‘Nature Wars’: Reclaiming Our Wild Roots
Two questions I’m often asked by people who have read my new book, Nature Wars: The Incredible Story of How Wildlife Comebacks Turned Backyards into Battlegrounds: How can we reconnect to nature? How should we deal with mounting conflicts between people and wild animals and birds?
The answers intersect. The first is easy: Unplug your screens, take out your earphones, turn off your digital devices and go outside. Nature’s creatures abound right outside your door. Thanks to conservation efforts over decades, deer, geese, beavers, coyotes, even bears, moose, and other creatures not seen locally for generations, are turning up in backyards, along roads, in suburbs, even downtown.

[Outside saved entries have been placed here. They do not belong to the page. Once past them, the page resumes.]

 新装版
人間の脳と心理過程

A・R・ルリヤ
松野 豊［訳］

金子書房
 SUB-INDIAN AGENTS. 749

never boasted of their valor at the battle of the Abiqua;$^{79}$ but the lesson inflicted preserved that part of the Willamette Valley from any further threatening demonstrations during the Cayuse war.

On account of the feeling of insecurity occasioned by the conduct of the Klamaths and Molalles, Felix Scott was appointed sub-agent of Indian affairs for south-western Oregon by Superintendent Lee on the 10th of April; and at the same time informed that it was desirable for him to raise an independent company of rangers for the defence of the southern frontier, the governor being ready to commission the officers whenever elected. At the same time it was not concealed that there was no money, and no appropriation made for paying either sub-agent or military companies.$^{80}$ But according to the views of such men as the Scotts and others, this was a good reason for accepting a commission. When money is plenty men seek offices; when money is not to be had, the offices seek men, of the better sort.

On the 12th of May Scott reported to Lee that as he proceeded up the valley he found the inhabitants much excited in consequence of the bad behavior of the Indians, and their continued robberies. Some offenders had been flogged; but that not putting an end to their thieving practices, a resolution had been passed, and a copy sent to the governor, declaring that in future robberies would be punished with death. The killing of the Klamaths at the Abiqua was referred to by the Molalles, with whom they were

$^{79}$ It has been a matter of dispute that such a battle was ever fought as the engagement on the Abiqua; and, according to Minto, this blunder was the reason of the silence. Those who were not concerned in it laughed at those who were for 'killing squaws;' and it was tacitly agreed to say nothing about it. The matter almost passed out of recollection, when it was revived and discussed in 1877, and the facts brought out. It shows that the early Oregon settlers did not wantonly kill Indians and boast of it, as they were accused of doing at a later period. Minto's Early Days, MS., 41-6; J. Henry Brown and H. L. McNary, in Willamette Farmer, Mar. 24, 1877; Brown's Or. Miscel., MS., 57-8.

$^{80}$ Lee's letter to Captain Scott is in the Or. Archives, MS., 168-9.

In fact, as I say in my book, it’s likely that more people live in closer proximity to more wildlife in parts of America today than anywhere on the planet at any time in history. And when the inevitable conflicts arise, we often don’t know how to respond — except to fight among ourselves over what to do, if anything. We have a mess of overabundant species and denatured people. How did this happen?
Baby boomers had the last tenuous connection to the natural landscape and its wild creatures on or around their parents’ and grandparents’ farms. But boomers and their offspring lost direct touch, growing up in towns and suburbs and getting their nature indirectly — from movie and TV films often cropped and edited to portray wild creatures as behaving like people, children or pets. When I was growing up on a farm in Michigan in the 1950s, I watched and loved Disney’s True Life Adventures and Zoo Parade. But when the TV was turned off, I returned to a real working landscape in which farm animals were raised and killed for food and wild creatures were hunted to eat. Boomers lost that option. Outdoor know-how and the idea that people can be good stewards of the landscape weren’t just forgotten. They were forsaken.
Meanwhile, right under their noses, wild animals and birds were proliferating in their midst. These creatures didn’t act like pets, or people. Today, in the sprawl, where the majority of Americans now live, we attract proliferating wild critters with our yards, gardens, garbage cans, mulch piles, dumpsters and all sorts of place to hide and, procreate. And sprawl has almost no predators — except the family car.
And when some critter turns up, we either think of it as a wild pet, and toss it a cookie, or we are repelled and call in Critter Control, or some other nuisance wildlife mitigation company. For them, business is booming.
The first thing those pros will tell you is that if you have a nuisance wildlife problem, you have to get rid of food sources around your home: Take down the bird feeders, bear-proof your garbage cans and mulch bins, fence your garden off from deer. But meanwhile, the people selling birdseed and backyard habitat design, ponds and equipment, want you to create places that attract wildlife to bring nature closer. They say you’ll attract birds, butterflies, frogs and salamanders. But very often skunks, raccoons, foxes, opossums — and, increasingly, coyotes and bears — turn up too. These are things delightful to see or have around, until they become problems.
Deer are beautiful creatures too — until they smash into your car windshield. Canada geese are majestic — until they make your child’s soccer field unplayable. The sad result is that instead of appreciating them we demonized them as long-legged rats and lawn carp.
We need to manage the ecosystems around us for the good of all inhabitants — plants, animals, and, yes, people. Our past messes don’t absolve our current obligation to be to be good stewards of our own patches of nature. The first step is reconnecting.
Go outside before sun-up. Sit under a tree quietly and patiently. Watch and listen to nature’s day begin. It may be a revelation — and a start.